● **YOUR INSTRUCTIONS**
Put every line of the records below into a JSON list of strings, one string per line, leaving out blank lines. Omit the pictures from your answer.

#### INPUT FOR THIS TASK

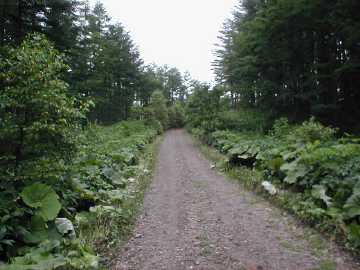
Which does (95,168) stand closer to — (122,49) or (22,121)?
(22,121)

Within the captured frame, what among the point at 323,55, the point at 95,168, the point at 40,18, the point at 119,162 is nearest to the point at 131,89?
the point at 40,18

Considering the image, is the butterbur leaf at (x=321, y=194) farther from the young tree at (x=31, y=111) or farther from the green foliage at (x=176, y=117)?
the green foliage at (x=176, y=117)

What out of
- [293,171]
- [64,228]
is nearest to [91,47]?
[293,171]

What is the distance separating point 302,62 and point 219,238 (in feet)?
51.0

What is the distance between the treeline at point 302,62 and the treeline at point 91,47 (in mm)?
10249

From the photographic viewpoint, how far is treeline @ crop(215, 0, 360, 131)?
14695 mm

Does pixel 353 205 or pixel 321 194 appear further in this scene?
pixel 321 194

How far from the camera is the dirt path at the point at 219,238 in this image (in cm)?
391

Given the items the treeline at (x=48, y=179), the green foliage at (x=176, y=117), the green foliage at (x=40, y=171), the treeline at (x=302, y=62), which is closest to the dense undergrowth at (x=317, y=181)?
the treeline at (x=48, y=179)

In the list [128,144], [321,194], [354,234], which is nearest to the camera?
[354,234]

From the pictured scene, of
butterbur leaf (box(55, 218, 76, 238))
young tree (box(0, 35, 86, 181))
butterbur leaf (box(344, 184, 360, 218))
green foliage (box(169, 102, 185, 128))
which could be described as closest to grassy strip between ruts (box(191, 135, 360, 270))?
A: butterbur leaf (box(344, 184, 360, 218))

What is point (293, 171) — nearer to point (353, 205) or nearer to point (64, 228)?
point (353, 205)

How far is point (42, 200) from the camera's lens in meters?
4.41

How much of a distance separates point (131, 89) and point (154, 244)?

########

● **ANSWER FOR THE TASK**
[
  "Which does (95,168) stand closer to — (122,49) or (22,121)?",
  "(22,121)",
  "Within the captured frame, what among the point at 323,55, the point at 95,168, the point at 40,18, the point at 119,162 is nearest to the point at 131,89?",
  "the point at 40,18",
  "Considering the image, is the butterbur leaf at (x=321, y=194) farther from the young tree at (x=31, y=111) or farther from the green foliage at (x=176, y=117)?",
  "the green foliage at (x=176, y=117)",
  "What out of",
  "- [293,171]",
  "- [64,228]",
  "is nearest to [91,47]?",
  "[293,171]",
  "What is the distance separating point 302,62 and point 219,238 (in feet)?",
  "51.0",
  "What is the distance between the treeline at point 302,62 and the treeline at point 91,47 (in mm)?",
  "10249",
  "From the photographic viewpoint, how far is treeline @ crop(215, 0, 360, 131)?",
  "14695 mm",
  "Does pixel 353 205 or pixel 321 194 appear further in this scene?",
  "pixel 321 194",
  "How far from the camera is the dirt path at the point at 219,238 in this image (in cm)?",
  "391",
  "Given the items the treeline at (x=48, y=179), the green foliage at (x=176, y=117), the green foliage at (x=40, y=171), the treeline at (x=302, y=62), which is closest to the dense undergrowth at (x=317, y=181)?",
  "the treeline at (x=48, y=179)",
  "In the list [128,144], [321,194], [354,234], which is nearest to the camera?",
  "[354,234]",
  "From the pictured scene, of",
  "butterbur leaf (box(55, 218, 76, 238))",
  "young tree (box(0, 35, 86, 181))",
  "butterbur leaf (box(344, 184, 360, 218))",
  "green foliage (box(169, 102, 185, 128))",
  "which could be described as closest to grassy strip between ruts (box(191, 135, 360, 270))?",
  "A: butterbur leaf (box(344, 184, 360, 218))",
  "What is point (293, 171) — nearer to point (353, 205) or nearer to point (64, 228)?",
  "point (353, 205)",
  "How far is point (42, 200) from the camera's lens in meters?",
  "4.41",
  "How much of a distance separates point (131, 89) and point (154, 244)?"
]